▶ Available records
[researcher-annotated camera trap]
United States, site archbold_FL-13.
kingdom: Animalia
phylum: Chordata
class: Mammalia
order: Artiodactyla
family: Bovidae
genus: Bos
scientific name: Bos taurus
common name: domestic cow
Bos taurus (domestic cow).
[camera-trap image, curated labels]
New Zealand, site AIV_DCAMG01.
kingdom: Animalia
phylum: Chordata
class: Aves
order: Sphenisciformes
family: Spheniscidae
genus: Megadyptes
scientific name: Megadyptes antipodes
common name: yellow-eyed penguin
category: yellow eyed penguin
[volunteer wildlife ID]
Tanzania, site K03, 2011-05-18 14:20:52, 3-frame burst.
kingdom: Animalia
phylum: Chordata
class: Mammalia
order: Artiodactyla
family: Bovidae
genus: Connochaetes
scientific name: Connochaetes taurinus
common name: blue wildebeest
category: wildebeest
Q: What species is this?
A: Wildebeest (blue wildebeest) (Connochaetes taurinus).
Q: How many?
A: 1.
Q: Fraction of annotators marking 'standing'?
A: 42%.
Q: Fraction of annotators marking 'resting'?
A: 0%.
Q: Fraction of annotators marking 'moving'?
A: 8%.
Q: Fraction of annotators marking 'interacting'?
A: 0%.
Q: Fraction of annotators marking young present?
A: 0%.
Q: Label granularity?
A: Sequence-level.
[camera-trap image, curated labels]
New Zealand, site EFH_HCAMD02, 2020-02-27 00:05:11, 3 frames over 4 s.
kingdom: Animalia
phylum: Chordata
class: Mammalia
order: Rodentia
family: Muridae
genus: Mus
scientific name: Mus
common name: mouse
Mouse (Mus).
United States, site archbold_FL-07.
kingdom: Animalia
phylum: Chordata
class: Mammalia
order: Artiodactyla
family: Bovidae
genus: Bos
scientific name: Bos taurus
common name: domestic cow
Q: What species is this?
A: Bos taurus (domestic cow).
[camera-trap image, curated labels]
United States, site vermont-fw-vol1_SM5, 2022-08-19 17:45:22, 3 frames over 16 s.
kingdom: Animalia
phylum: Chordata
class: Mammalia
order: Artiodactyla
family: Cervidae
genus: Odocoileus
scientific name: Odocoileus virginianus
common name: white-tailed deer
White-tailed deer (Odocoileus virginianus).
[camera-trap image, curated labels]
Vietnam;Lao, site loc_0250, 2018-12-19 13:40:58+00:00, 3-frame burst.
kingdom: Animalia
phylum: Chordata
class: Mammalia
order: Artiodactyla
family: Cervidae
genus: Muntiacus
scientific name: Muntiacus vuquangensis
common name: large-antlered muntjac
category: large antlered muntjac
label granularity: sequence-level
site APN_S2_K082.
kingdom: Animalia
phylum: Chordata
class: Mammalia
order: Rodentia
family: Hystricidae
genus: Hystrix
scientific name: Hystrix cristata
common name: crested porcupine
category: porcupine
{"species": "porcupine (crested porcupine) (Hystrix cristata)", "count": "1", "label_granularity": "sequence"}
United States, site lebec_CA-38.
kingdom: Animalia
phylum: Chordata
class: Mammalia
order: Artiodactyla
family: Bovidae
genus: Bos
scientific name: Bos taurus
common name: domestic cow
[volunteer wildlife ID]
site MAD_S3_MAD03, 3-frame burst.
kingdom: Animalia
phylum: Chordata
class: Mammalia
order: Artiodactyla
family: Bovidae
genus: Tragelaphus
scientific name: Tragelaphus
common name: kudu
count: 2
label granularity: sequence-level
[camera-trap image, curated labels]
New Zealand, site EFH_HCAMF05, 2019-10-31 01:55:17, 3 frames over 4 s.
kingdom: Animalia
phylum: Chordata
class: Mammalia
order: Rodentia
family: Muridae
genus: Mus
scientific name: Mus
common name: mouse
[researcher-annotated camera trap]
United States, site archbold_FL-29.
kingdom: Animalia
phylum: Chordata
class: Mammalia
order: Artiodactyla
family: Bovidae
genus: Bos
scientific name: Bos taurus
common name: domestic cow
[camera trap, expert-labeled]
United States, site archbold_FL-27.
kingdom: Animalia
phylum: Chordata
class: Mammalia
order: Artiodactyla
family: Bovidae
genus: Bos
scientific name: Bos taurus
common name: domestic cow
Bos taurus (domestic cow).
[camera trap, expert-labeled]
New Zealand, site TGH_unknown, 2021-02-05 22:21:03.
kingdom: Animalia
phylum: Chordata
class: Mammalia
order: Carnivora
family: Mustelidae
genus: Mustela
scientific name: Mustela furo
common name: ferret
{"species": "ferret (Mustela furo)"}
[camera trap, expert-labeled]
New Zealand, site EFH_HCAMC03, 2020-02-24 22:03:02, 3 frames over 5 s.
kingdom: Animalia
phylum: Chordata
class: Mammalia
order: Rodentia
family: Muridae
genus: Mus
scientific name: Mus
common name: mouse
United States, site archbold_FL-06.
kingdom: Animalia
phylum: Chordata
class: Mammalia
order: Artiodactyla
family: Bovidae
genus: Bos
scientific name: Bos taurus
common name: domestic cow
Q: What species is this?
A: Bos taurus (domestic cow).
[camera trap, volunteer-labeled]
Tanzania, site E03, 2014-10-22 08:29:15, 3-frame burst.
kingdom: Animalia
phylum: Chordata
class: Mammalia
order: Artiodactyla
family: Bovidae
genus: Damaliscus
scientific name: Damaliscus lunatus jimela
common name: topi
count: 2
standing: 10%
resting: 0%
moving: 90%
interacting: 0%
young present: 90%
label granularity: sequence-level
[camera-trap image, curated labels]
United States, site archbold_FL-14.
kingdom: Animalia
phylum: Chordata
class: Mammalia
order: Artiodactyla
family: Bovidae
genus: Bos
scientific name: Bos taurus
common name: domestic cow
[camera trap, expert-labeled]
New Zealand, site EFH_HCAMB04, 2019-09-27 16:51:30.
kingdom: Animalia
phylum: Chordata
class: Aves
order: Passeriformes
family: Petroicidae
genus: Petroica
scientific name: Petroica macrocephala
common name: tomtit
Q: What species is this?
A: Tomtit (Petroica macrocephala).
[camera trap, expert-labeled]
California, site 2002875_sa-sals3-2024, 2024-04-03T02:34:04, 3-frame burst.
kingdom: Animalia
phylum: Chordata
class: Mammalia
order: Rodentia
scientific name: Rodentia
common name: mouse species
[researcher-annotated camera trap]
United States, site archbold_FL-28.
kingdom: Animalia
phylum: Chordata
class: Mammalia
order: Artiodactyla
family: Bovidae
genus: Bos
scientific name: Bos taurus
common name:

▶ What to produce
The task calls for each record to be returned verbatim.

▶ Answer to this exercise
[researcher-annotated camera trap]
United States, site archbold_FL-13.
kingdom: Animalia
phylum: Chordata
class: Mammalia
order: Artiodactyla
family: Bovidae
genus: Bos
scientific name: Bos taurus
common name: domestic cow
Bos taurus (domestic cow).
[camera-trap image, curated labels]
New Zealand, site AIV_DCAMG01.
kingdom: Animalia
phylum: Chordata
class: Aves
order: Sphenisciformes
family: Spheniscidae
genus: Megadyptes
scientific name: Megadyptes antipodes
common name: yellow-eyed penguin
category: yellow eyed penguin
[volunteer wildlife ID]
Tanzania, site K03, 2011-05-18 14:20:52, 3-frame burst.
kingdom: Animalia
phylum: Chordata
class: Mammalia
order: Artiodactyla
family: Bovidae
genus: Connochaetes
scientific name: Connochaetes taurinus
common name: blue wildebeest
category: wildebeest
Q: What species is this?
A: Wildebeest (blue wildebeest) (Connochaetes taurinus).
Q: How many?
A: 1.
Q: Fraction of annotators marking 'standing'?
A: 42%.
Q: Fraction of annotators marking 'resting'?
A: 0%.
Q: Fraction of annotators marking 'moving'?
A: 8%.
Q: Fraction of annotators marking 'interacting'?
A: 0%.
Q: Fraction of annotators marking young present?
A: 0%.
Q: Label granularity?
A: Sequence-level.
[camera-trap image, curated labels]
New Zealand, site EFH_HCAMD02, 2020-02-27 00:05:11, 3 frames over 4 s.
kingdom: Animalia
phylum: Chordata
class: Mammalia
order: Rodentia
family: Muridae
genus: Mus
scientific name: Mus
common name: mouse
Mouse (Mus).
United States, site archbold_FL-07.
kingdom: Animalia
phylum: Chordata
class: Mammalia
order: Artiodactyla
family: Bovidae
genus: Bos
scientific name: Bos taurus
common name: domestic cow
Q: What species is this?
A: Bos taurus (domestic cow).
[camera-trap image, curated labels]
United States, site vermont-fw-vol1_SM5, 2022-08-19 17:45:22, 3 frames over 16 s.
kingdom: Animalia
phylum: Chordata
class: Mammalia
order: Artiodactyla
family: Cervidae
genus: Odocoileus
scientific name: Odocoileus virginianus
common name: white-tailed deer
White-tailed deer (Odocoileus virginianus).
[camera-trap image, curated labels]
Vietnam;Lao, site loc_0250, 2018-12-19 13:40:58+00:00, 3-frame burst.
kingdom: Animalia
phylum: Chordata
class: Mammalia
order: Artiodactyla
family: Cervidae
genus: Muntiacus
scientific name: Muntiacus vuquangensis
common name: large-antlered muntjac
category: large antlered muntjac
label granularity: sequence-level
site APN_S2_K082.
kingdom: Animalia
phylum: Chordata
class: Mammalia
order: Rodentia
family: Hystricidae
genus: Hystrix
scientific name: Hystrix cristata
common name: crested porcupine
category: porcupine
{"species": "porcupine (crested porcupine) (Hystrix cristata)", "count": "1", "label_granularity": "sequence"}
United States, site lebec_CA-38.
kingdom: Animalia
phylum: Chordata
class: Mammalia
order: Artiodactyla
family: Bovidae
genus: Bos
scientific name: Bos taurus
common name: domestic cow
[volunteer wildlife ID]
site MAD_S3_MAD03, 3-frame burst.
kingdom: Animalia
phylum: Chordata
class: Mammalia
order: Artiodactyla
family: Bovidae
genus: Tragelaphus
scientific name: Tragelaphus
common name: kudu
count: 2
label granularity: sequence-level
[camera-trap image, curated labels]
New Zealand, site EFH_HCAMF05, 2019-10-31 01:55:17, 3 frames over 4 s.
kingdom: Animalia
phylum: Chordata
class: Mammalia
order: Rodentia
family: Muridae
genus: Mus
scientific name: Mus
common name: mouse
[researcher-annotated camera trap]
United States, site archbold_FL-29.
kingdom: Animalia
phylum: Chordata
class: Mammalia
order: Artiodactyla
family: Bovidae
genus: Bos
scientific name: Bos taurus
common name: domestic cow
[camera trap, expert-labeled]
United States, site archbold_FL-27.
kingdom: Animalia
phylum: Chordata
class: Mammalia
order: Artiodactyla
family: Bovidae
genus: Bos
scientific name: Bos taurus
common name: domestic cow
Bos taurus (domestic cow).
[camera trap, expert-labeled]
New Zealand, site TGH_unknown, 2021-02-05 22:21:03.
kingdom: Animalia
phylum: Chordata
class: Mammalia
order: Carnivora
family: Mustelidae
genus: Mustela
scientific name: Mustela furo
common name: ferret
{"species": "ferret (Mustela furo)"}
[camera trap, expert-labeled]
New Zealand, site EFH_HCAMC03, 2020-02-24 22:03:02, 3 frames over 5 s.
kingdom: Animalia
phylum: Chordata
class: Mammalia
order: Rodentia
family: Muridae
genus: Mus
scientific name: Mus
common name: mouse
United States, site archbold_FL-06.
kingdom: Animalia
phylum: Chordata
class: Mammalia
order: Artiodactyla
family: Bovidae
genus: Bos
scientific name: Bos taurus
common name: domestic cow
Q: What species is this?
A: Bos taurus (domestic cow).
[camera trap, volunteer-labeled]
Tanzania, site E03, 2014-10-22 08:29:15, 3-frame burst.
kingdom: Animalia
phylum: Chordata
class: Mammalia
order: Artiodactyla
family: Bovidae
genus: Damaliscus
scientific name: Damaliscus lunatus jimela
common name: topi
count: 2
standing: 10%
resting: 0%
moving: 90%
interacting: 0%
young present: 90%
label granularity: sequence-level
[camera-trap image, curated labels]
United States, site archbold_FL-14.
kingdom: Animalia
phylum: Chordata
class: Mammalia
order: Artiodactyla
family: Bovidae
genus: Bos
scientific name: Bos taurus
common name: domestic cow
[camera trap, expert-labeled]
New Zealand, site EFH_HCAMB04, 2019-09-27 16:51:30.
kingdom: Animalia
phylum: Chordata
class: Aves
order: Passeriformes
family: Petroicidae
genus: Petroica
scientific name: Petroica macrocephala
common name: tomtit
Q: What species is this?
A: Tomtit (Petroica macrocephala).
[camera trap, expert-labeled]
California, site 2002875_sa-sals3-2024, 2024-04-03T02:34:04, 3-frame burst.
kingdom: Animalia
phylum: Chordata
class: Mammalia
order: Rodentia
scientific name: Rodentia
common name: mouse species
[researcher-annotated camera trap]
United States, site archbold_FL-28.
kingdom: Animalia
phylum: Chordata
class: Mammalia
order: Artiodactyla
family: Bovidae
genus: Bos
scientific name: Bos taurus
common name:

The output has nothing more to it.